From the line containing "Of the two visible" to the last line of the data below, copy everything exactly and nothing else; pictures stay out.
____________________
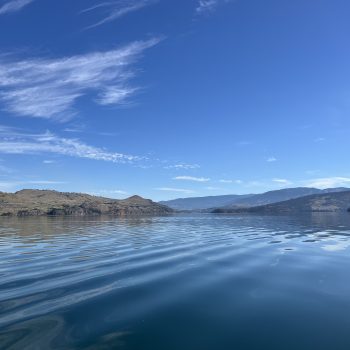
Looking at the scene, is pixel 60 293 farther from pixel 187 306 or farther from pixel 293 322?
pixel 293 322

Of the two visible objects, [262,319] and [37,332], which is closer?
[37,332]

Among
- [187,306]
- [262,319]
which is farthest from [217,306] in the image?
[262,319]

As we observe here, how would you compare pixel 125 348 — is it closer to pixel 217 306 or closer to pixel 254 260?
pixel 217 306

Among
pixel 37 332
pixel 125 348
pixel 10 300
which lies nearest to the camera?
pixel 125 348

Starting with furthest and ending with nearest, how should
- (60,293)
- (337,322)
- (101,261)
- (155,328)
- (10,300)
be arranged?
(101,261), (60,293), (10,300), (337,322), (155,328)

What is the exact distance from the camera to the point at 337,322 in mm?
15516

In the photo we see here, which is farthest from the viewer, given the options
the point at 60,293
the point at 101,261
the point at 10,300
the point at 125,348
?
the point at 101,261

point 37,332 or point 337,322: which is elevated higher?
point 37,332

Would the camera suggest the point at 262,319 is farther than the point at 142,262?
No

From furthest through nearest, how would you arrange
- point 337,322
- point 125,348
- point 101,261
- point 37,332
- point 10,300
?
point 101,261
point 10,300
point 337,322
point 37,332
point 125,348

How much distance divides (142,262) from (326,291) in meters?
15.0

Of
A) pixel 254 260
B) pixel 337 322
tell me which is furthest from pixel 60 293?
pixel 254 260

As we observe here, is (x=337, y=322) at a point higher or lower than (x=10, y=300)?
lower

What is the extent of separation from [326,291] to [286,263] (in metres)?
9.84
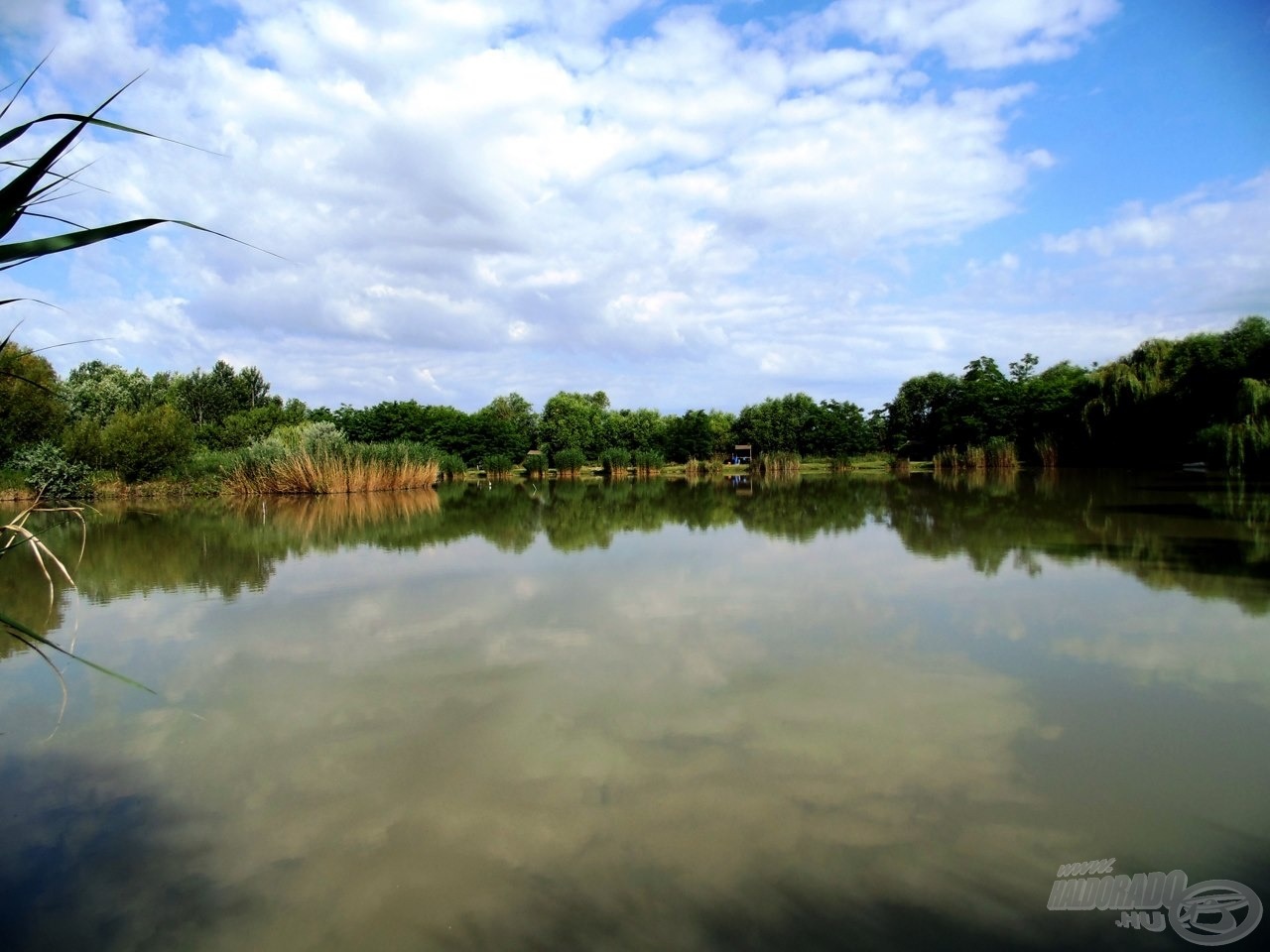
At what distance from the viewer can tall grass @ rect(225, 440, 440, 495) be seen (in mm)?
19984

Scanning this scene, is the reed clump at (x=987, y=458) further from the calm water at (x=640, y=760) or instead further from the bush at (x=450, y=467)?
____________________
* [COMPLETE OUTPUT]
Of the two visible objects, [262,319] and [37,332], which is closer?
[37,332]

Among
- [187,306]
- [262,319]
which is farthest from [217,306] in the image?
[262,319]

As we observe here, how would you compare pixel 125 348 — is it closer to pixel 217 306 or closer to pixel 254 260?
pixel 217 306

Among
pixel 37 332
pixel 125 348
pixel 10 300
which lies nearest to the camera?
pixel 125 348

Starting with furthest and ending with nearest, how should
- (60,293)
- (337,322)
- (101,261)
- (155,328)
- (10,300)
be arranged?
(101,261), (60,293), (10,300), (337,322), (155,328)

What is the exact distance from the camera to the point at 337,322 in mm?
15516

In the photo we see here, which is farthest from the viewer, given the options
the point at 60,293
the point at 101,261
the point at 10,300
the point at 125,348
?
the point at 101,261

point 37,332 or point 337,322: which is elevated higher?
point 37,332

Would the camera suggest the point at 262,319 is farther than the point at 142,262?
No

From furthest through nearest, how would you arrange
- point 337,322
- point 125,348
- point 101,261
- point 37,332
- point 10,300
?
point 101,261
point 10,300
point 337,322
point 37,332
point 125,348

How much distance divides (142,262) from (326,291) in meters?
15.0

Of
A) pixel 254 260
B) pixel 337 322
tell me which is furthest from pixel 60 293?
pixel 254 260

As we observe here, is (x=337, y=322) at a point higher or lower than (x=10, y=300)?
lower

What is the extent of separation from [326,291] to [286,263] (in metres)?
9.84
At what distance from the viewer can tall grass @ rect(225, 440, 440, 495) be seen (in mm)?
19984

Scanning this scene, is the reed clump at (x=987, y=458) further from the calm water at (x=640, y=760) or instead further from the bush at (x=450, y=467)?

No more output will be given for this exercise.